Independente do que rolou em tantos palcos, arenas, salas, mesas e recantos, só a possibilidade de saber que há gente, empresas empenhadas em fazer acontecer já é interessante. A proposta é fomentar negócios. Conexões. Se são bons no longo prazo para melhorar a vida da maioria, não se discute. Importante ser inovador, ser escalável. Não é um evento para massas, é para o público focado em business.
E em meio a tantos estímulos, a presença de palestrantes iscas geralmente é um atrativo para chamar público. Neste ano, um dos expoentes do South Summit foi o John Elkington, consagrado por ter cunhado o termo “triple bottom line”, a premissa que gerou o tal ESG (environmental, social e governance em Inglês). Esses três pilares são considerados pelas empresas, indústrias, organizações que sabem o que significa ter uma boa reputação no mercado.
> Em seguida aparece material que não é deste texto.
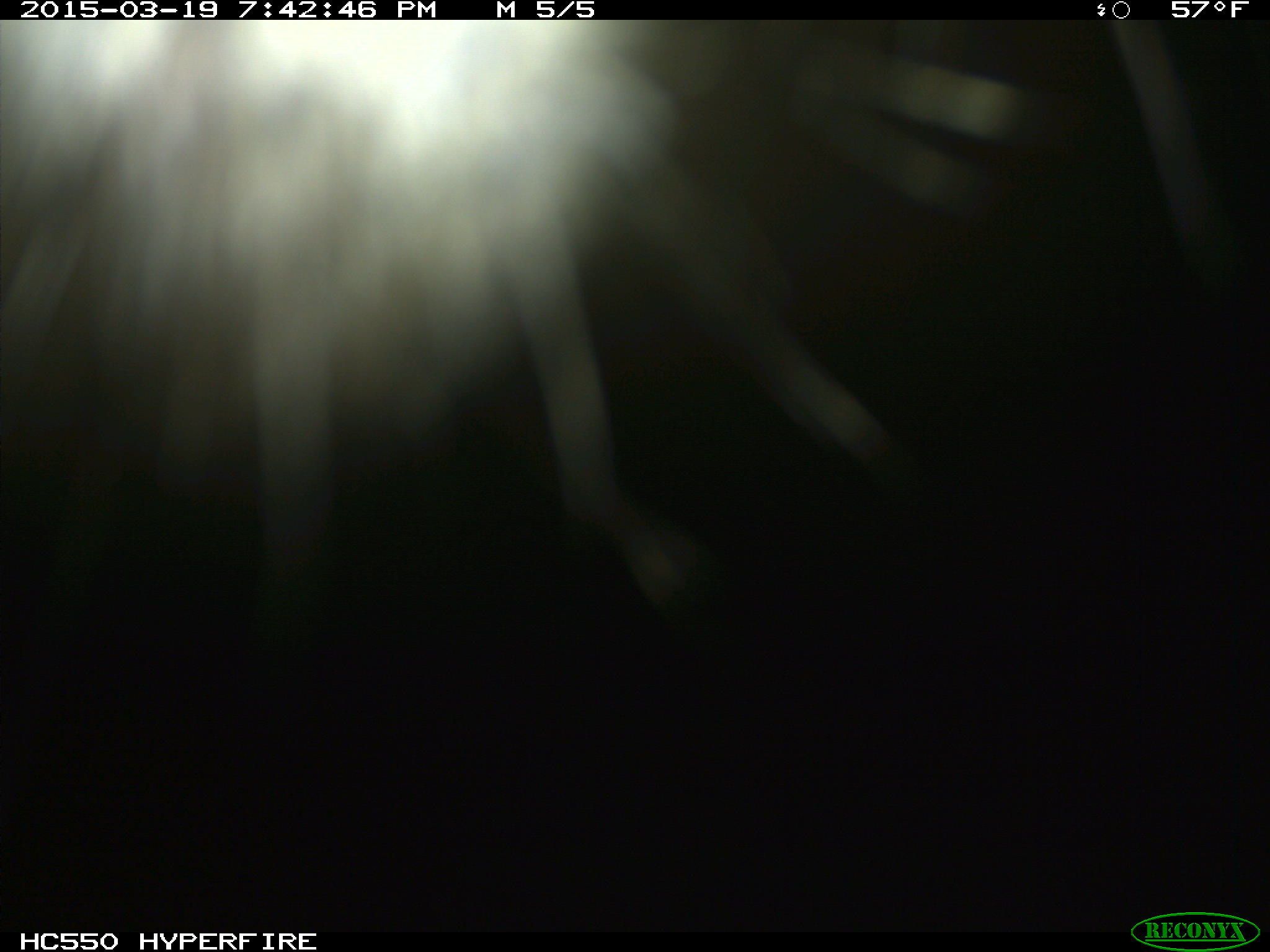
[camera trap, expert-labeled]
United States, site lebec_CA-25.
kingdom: Animalia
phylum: Chordata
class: Mammalia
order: Artiodactyla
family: Cervidae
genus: Cervus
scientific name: Cervus canadensis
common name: elk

Elkington hoje vai além desse tripé. Defende a regeneração, é otimista, apesar de tudo. Acredita que depende de cada cultura a velocidade de se dar por conta da necessidade de implantar boas práticas na agenda do ESG, para a melhoria das ações em direção à sustentabilidade. Ele revelou, em entrevista para mim (não foi fácil conseguir alguns minutos com ele), o quanto lhe preocupa as consequências do aquecimento global, a situação da Amazônia, que pode se transformar em uma savana em 40, 50 anos. Para ele, esse tema é urgente e vai afetar a todos e cada vez mais rápido. Ele até começou uma de suas duas palestras comentando sobre a vigorosa tempestade da madrugada que passou em Porto Alegre. Aliás, todos que foram no evento sentiram na pele, nas entranhas, o efeito das mudanças climáticas nessa parte do sul global. O calor escaldante do primeiro dia, a chuva e a alteração da temperatura do segundo e o friozinho do terceiro, na finaleira do evento.
Elkington é um sujeito amável, calmo e simples. Por ele, ficava mais tempo conversando comigo e com a repórter Daniela, do Projeto Draft. Assim que colocou o pé na rua, atendeu o chamado de amigos e conhecidos que lhe aguardavam. Todos estavam loucos por um registro com ele. Ele atendeu a todos com presteza e generosidade.
Ele é uma pessoa que arou terras em vários lugares do mundo, plantou e colhe frutos da sua trajetória. Perguntei sua opinião sobre o jeito dos republicanos recriminarem a sigla ESG nos Estados Unidos. Ele confessou que também tem amigos, pessoas da família que são republicanas. Mas que, na sua opinião pessoal, eles estão loucos. Do jeito que as coisas andam, o clima hostil que instigam parece que querem fomentar uma guerra civil naquele país.
O encontro com Elkington foi rápido, intenso e serviu para várias reflexões. E fiquei pensando: será que ele veio só para uma palestra de uns 40 minutos e outra de uns 10 minutos? Fiquei sabendo que esteve em um jantar privado com alguns convidados. Consultei a assessoria de imprensa do South Summit sobre outras programações do convidado. Indaguei se empresários, outras pessoas quiseram se reunir com ele, porém me disseram que não se tinha essa informação.
Convenhamos, em uma terra onde as práticas mais sustentáveis precisam desabrochar, seria relevante que mais tomadores de decisão ouvissem o que ele tem a dizer. A regra número um de qualquer iniciativa que pretende ser sustentável é não gerar desperdício. Bem ele poderia ser melhor aproveitado para que suas sementes fossem largadas mais longe, em terrenos mais férteis.
Outra sugestão, para os próximos eventos, é ter tradução simultânea para palestras como a dele. O vento que sopra no cais, precisa ser forte, para empurrar sementes adiante. Bem longe dos muros da Mauá. Muitas foram jogadas ao vento. Vai depender da cabeça de cada um se vai germinar, florescer, gerar frutos.